District response and next steps

Deputy Chief of Schools Julie — who led the BAP task force of community members, principals, counselors and other staff — said the group met several times across months to produce guiding principles and five concrete actions (including clearer communication for families and training for staff). Julie said the task force separated discriminatory harassment (racial, homophobic, identity-based) from other bullying because it requires immediate, restorative and prevention work focused on empathy and community action.

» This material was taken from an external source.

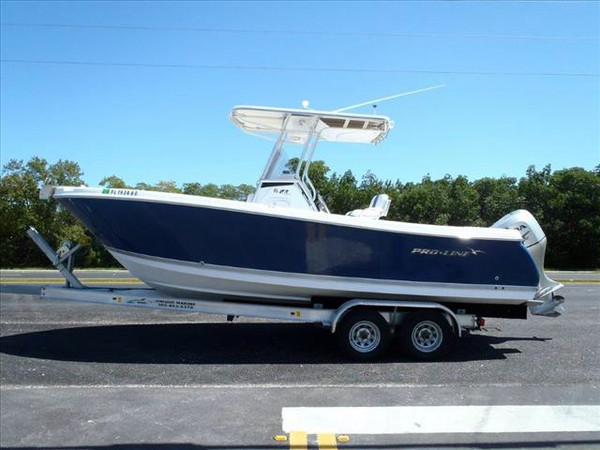Used Pro-Line SPORT SERIES 23 Other Boat For Sale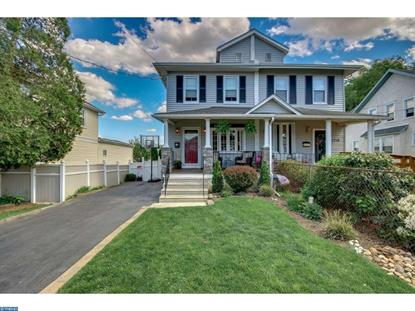 1720 ORCHARD AVE Folsom, PA MLS# 6975869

Paralegal and HIB compliance officer Shelby described procedural updates already underway (revised verbiage to avoid ambiguous legal terms, clarified investigative steps, and merging Hear Me WA tips into Navigate360 records). Shelby said one immediate operational goal is improved, consistent documentation across buildings so cases can be tracked, trended and addressed with targeted supports.

The district listed several near-term steps: revise and publish updated procedures and handbooks for 2025–26; continue assistant-principal and deputy-principal calibration work on incident coding; expand training on restorative practices and on addressing hateful language; and continue superintendent–student advisory sessions and school-based focus groups to capture student voice.

Ending: The district said the full Puget Sound ESD review and the BAP materials would be published on the HIB web pages by Friday. Board members and staff stressed the work is ongoing; they asked for measurable outcomes to track change and for continued collaboration with families and community groups.